Start of Provided data
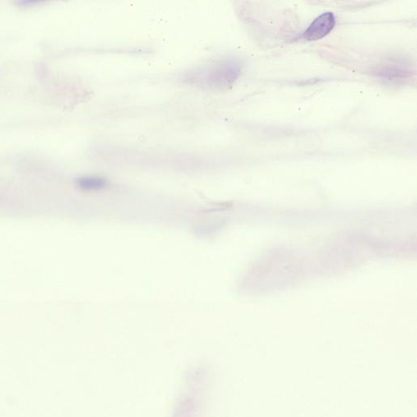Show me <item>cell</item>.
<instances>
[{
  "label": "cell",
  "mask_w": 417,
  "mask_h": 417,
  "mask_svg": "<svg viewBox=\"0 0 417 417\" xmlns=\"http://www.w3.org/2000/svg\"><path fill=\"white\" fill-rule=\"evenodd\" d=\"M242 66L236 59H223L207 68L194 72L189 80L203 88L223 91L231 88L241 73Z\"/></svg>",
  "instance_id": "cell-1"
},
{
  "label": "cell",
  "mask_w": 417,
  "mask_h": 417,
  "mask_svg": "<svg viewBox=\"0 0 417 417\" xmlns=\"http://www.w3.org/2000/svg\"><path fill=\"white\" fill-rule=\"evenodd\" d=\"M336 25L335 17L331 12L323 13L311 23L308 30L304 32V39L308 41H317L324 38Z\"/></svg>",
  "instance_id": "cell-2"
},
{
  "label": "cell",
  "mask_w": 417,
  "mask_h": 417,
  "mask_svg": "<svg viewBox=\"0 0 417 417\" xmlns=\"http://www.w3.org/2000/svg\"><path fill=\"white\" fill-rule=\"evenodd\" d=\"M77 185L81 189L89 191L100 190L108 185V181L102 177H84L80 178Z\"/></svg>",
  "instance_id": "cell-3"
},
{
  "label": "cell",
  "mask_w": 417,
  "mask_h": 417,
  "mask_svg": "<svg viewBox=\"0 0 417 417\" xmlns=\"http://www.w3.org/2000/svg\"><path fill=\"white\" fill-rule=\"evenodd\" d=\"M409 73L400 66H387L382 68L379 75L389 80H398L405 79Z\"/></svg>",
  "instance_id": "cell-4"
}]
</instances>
End of Provided data
# [What is expected]
Please quote every line of the listing above, leaving the pictures out of your answer.

# [Solution]
Show me <item>cell</item>.
<instances>
[{
  "label": "cell",
  "mask_w": 417,
  "mask_h": 417,
  "mask_svg": "<svg viewBox=\"0 0 417 417\" xmlns=\"http://www.w3.org/2000/svg\"><path fill=\"white\" fill-rule=\"evenodd\" d=\"M242 66L236 59H223L207 68L194 72L189 80L203 88L223 91L231 88L241 73Z\"/></svg>",
  "instance_id": "cell-1"
},
{
  "label": "cell",
  "mask_w": 417,
  "mask_h": 417,
  "mask_svg": "<svg viewBox=\"0 0 417 417\" xmlns=\"http://www.w3.org/2000/svg\"><path fill=\"white\" fill-rule=\"evenodd\" d=\"M336 25L335 17L331 12L323 13L311 23L308 30L304 32V39L308 41H317L324 38Z\"/></svg>",
  "instance_id": "cell-2"
},
{
  "label": "cell",
  "mask_w": 417,
  "mask_h": 417,
  "mask_svg": "<svg viewBox=\"0 0 417 417\" xmlns=\"http://www.w3.org/2000/svg\"><path fill=\"white\" fill-rule=\"evenodd\" d=\"M77 185L81 189L89 191L100 190L108 185V181L102 177H84L80 178Z\"/></svg>",
  "instance_id": "cell-3"
},
{
  "label": "cell",
  "mask_w": 417,
  "mask_h": 417,
  "mask_svg": "<svg viewBox=\"0 0 417 417\" xmlns=\"http://www.w3.org/2000/svg\"><path fill=\"white\" fill-rule=\"evenodd\" d=\"M409 73L400 66H387L382 68L379 75L389 80H398L405 79Z\"/></svg>",
  "instance_id": "cell-4"
}]
</instances>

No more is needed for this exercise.